Start of Given information

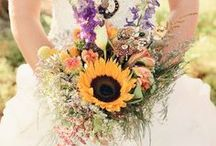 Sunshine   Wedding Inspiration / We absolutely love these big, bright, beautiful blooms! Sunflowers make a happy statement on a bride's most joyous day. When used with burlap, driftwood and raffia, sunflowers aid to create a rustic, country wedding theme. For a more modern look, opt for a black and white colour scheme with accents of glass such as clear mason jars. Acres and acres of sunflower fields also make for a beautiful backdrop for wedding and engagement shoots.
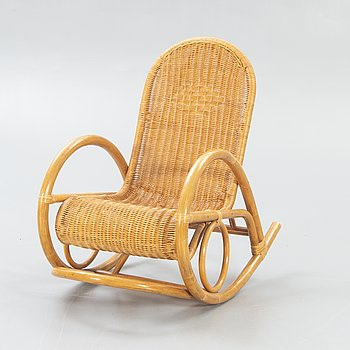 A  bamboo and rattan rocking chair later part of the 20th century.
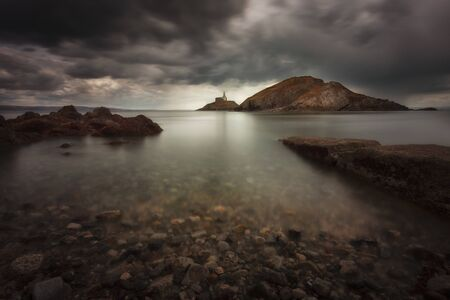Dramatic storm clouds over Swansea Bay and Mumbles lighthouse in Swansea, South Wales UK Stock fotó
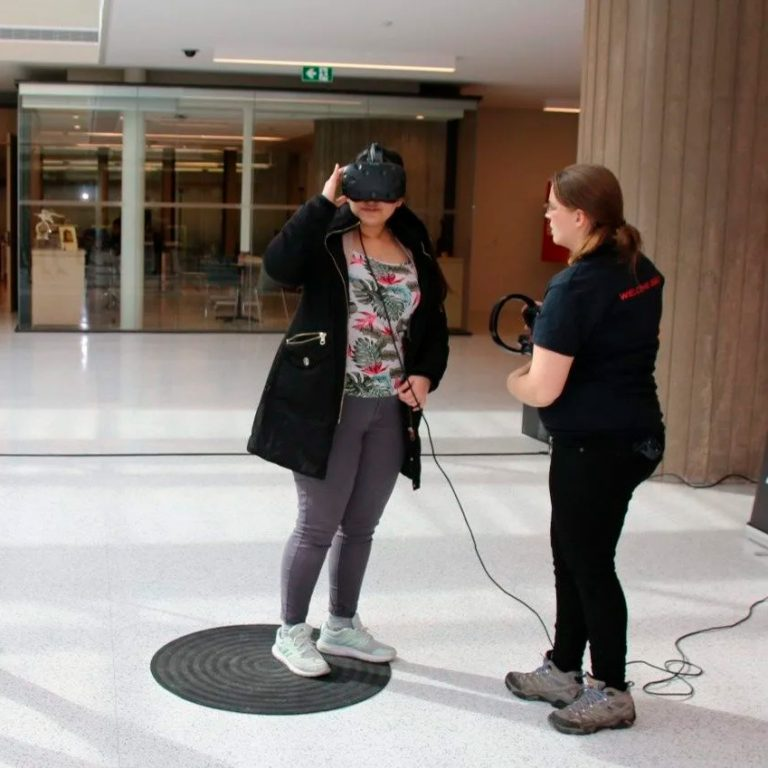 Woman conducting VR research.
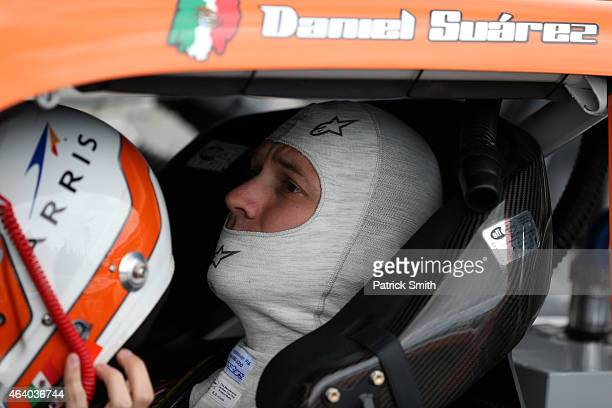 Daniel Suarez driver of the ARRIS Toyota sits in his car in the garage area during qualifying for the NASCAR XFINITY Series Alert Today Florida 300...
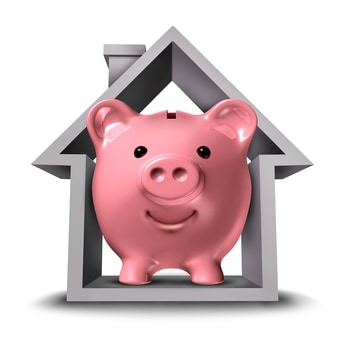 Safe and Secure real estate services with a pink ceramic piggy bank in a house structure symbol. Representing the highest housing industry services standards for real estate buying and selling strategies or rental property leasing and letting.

End of Given information

● **Task directions**:
Every line of the data above should be quoted exactly. Omit the pictures.

● **Written solution**:
 Sunshine   Wedding Inspiration / We absolutely love these big, bright, beautiful blooms! Sunflowers make a happy statement on a bride's most joyous day. When used with burlap, driftwood and raffia, sunflowers aid to create a rustic, country wedding theme. For a more modern look, opt for a black and white colour scheme with accents of glass such as clear mason jars. Acres and acres of sunflower fields also make for a beautiful backdrop for wedding and engagement shoots.
 A  bamboo and rattan rocking chair later part of the 20th century.
Dramatic storm clouds over Swansea Bay and Mumbles lighthouse in Swansea, South Wales UK Stock fotó
 Woman conducting VR research.
 Daniel Suarez driver of the ARRIS Toyota sits in his car in the garage area during qualifying for the NASCAR XFINITY Series Alert Today Florida 300...
 Safe and Secure real estate services with a pink ceramic piggy bank in a house structure symbol. Representing the highest housing industry services standards for real estate buying and selling strategies or rental property leasing and letting.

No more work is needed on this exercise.